Sport Movies & TV – International FICTS Fest
- Location: Milan, Italy
- Founded: 1983
- Language: Italian
- Website: www.sportmoviestv.com

= Sport Movies & TV – Milano International FICTS Fest =

Sport Movies & TV – Milano International FICTS Fest is the world's finals of the World FICTS Challenge, the worldwide championship of cinema, television, and sport culture, organized in sixteen festivals.

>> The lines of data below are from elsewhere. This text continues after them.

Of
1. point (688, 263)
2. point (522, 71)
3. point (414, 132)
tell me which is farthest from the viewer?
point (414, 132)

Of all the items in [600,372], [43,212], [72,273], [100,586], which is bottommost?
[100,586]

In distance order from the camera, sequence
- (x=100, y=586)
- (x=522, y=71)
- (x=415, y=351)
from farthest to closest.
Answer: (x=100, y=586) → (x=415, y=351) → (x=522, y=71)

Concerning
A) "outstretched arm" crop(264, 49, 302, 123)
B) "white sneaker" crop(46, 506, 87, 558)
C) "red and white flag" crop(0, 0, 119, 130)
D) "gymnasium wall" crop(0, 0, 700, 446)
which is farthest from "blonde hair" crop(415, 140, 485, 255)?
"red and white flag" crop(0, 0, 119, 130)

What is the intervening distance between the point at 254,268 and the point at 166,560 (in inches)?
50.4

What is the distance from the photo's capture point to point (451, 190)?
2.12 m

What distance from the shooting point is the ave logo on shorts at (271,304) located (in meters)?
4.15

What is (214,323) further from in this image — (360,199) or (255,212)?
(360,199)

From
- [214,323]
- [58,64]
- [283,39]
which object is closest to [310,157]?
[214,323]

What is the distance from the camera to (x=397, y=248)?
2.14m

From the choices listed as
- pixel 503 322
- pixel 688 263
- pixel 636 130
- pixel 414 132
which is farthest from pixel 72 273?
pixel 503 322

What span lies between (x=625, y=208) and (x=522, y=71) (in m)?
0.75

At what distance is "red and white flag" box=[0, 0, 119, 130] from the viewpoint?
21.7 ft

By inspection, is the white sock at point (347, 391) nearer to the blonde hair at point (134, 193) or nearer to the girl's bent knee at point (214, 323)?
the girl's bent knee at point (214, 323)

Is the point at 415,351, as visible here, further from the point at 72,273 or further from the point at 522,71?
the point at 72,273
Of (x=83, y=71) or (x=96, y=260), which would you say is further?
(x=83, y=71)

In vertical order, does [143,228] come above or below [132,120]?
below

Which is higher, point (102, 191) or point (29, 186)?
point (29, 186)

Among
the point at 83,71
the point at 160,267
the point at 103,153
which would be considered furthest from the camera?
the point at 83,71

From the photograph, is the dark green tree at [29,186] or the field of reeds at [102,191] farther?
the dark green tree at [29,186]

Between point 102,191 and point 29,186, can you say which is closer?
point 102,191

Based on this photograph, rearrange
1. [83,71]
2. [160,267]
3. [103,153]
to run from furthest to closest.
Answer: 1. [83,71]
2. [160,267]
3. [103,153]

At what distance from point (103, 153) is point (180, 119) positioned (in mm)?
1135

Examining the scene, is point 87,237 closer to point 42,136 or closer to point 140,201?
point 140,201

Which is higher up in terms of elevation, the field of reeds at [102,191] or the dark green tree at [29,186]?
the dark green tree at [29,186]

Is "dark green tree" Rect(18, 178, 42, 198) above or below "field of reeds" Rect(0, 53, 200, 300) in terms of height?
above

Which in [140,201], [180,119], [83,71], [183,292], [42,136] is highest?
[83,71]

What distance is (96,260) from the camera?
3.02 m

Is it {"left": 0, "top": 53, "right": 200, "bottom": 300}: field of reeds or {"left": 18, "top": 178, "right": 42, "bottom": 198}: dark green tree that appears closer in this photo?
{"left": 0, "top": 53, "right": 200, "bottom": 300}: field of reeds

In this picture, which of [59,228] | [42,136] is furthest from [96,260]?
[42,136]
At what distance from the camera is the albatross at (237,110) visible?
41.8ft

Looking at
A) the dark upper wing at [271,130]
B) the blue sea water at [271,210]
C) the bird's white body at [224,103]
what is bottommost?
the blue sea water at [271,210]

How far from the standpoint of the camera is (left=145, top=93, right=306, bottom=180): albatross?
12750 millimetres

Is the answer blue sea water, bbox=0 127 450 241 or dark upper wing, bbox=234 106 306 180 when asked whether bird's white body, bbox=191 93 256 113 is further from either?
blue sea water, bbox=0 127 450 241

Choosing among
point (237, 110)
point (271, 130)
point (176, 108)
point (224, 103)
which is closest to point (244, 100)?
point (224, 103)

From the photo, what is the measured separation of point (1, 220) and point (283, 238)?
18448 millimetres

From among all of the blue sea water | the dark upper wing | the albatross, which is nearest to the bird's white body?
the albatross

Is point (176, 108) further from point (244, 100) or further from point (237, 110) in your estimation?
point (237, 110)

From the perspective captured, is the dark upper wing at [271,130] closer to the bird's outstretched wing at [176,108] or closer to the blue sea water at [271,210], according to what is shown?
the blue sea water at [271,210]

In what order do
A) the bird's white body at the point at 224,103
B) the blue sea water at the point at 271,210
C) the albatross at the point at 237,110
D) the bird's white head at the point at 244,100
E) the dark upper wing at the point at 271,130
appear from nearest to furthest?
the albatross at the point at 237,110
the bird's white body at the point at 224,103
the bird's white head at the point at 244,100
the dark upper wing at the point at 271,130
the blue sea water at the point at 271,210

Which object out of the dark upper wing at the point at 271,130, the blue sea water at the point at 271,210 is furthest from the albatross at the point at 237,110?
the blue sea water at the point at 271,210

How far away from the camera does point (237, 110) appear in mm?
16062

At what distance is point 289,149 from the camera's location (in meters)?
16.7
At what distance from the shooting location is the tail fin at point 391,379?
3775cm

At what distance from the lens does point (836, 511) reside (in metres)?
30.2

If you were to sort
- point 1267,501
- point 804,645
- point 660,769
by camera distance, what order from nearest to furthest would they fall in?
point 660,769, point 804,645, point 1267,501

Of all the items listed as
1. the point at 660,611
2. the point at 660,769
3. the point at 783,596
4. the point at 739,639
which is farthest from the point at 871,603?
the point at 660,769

The event, as well as its Championship, is organized by the FICTS, chaired by Franco Ascani, member of IOC Culture and Olympic Heritage Commission. Under the slogan "FICTS is Culture through Sport", the 38th edition of "Sport Movies & TV" (the first edition dates back to 1983) will take place in Milan from 15 to 20 November 2017.

== Categories ==
- Olympic Games
- Documentary
- TV Shows – New Technologies
- Sport & Society
- Sport And Disability
- Movies
- Sport Advertisements
- Movies & TV Football

== Awards ==
- Guirlande d'Honneur (one per category)
- Mention d'Honneur (four per category)
- Special prize: Excellence Guirlande d’Honneur for an entry with “a significant role in favour of sport by promoting its image, and cultural and ethical values”.

== Recipients ==

During its history, the festival has awarded many movies and celebrities related to sports, cinema and TV, including:

Celebrities: Pope John Paul II; Franco Baresi; Max Biaggi; Sergey Bubka; Emilio Butraguegno; Fabio Cannavaro; Josè Carreras; Johan Cruijff; Dick Fosbury; Marvin Hagler; Hugh Laurie; Yelena Isimbayeva; Marcello Lippi; Pietro Mennea; Paul Newman; Pelè; Robert Redford; Juan A. Samarach; Martin Scorsese; Andrij Shevchenko; Hristo Stoichkov; Alberto Tomba; Mike Tyson; Alex Zanardi.

Team: Inter F.C; Ferrari.

=== Films Awarded during 2016 Edition ===
- The Skier By Marek Bureš BackLight filma – CZECH REPUBLIC Grass Skiing (Documentary – Individual Sport);
- Glory Game – The Joost Van Der Westhuizen Story By Odette Schwegler Blink Pictures Pty Ltd – South Africa Rugby (Documentary – Team Sport);
- Gino Bartali Il Campione E L'eroe By Antonio Ficarra RAI Radiotelevisione Italiana – Italy Cycling (Documentary – Great Champions);
- Yellow By Alexander Hankoff, Alexander Maxwell Aperture Industries – USA Car Race (Movies);
- Helmet By Alexandre Matias RTP – Radio e Televisão de Portugal – PORTUGer Cycling (Sport Adverts);
- Rings of The World By Sergey Miroshnichenko Ostrov Studio – Russia Winter Olympic Games (Olympic Spirit – Olympic Values);
- Doping – Top Secret: Russia's Red Herrings By Hajo Seppelt ARD German TV (WDR) – Germany Track and Field (Sport & Society).
- Dirty Games By Matthias Frickel Benjamin Best Productions GmbH – Germany Football (Movies & TV Football);
- Lobanovskiy Forever By Anton Azarov Das Boot Production – Ukraine Football (Movies & TV Football – Great Champions);
- The Promise of Winter By Wang Xian, Gao Zeyang Beijing InfoSports.Culture Media Co., Ltd – China Winter Sports (Documentary Short).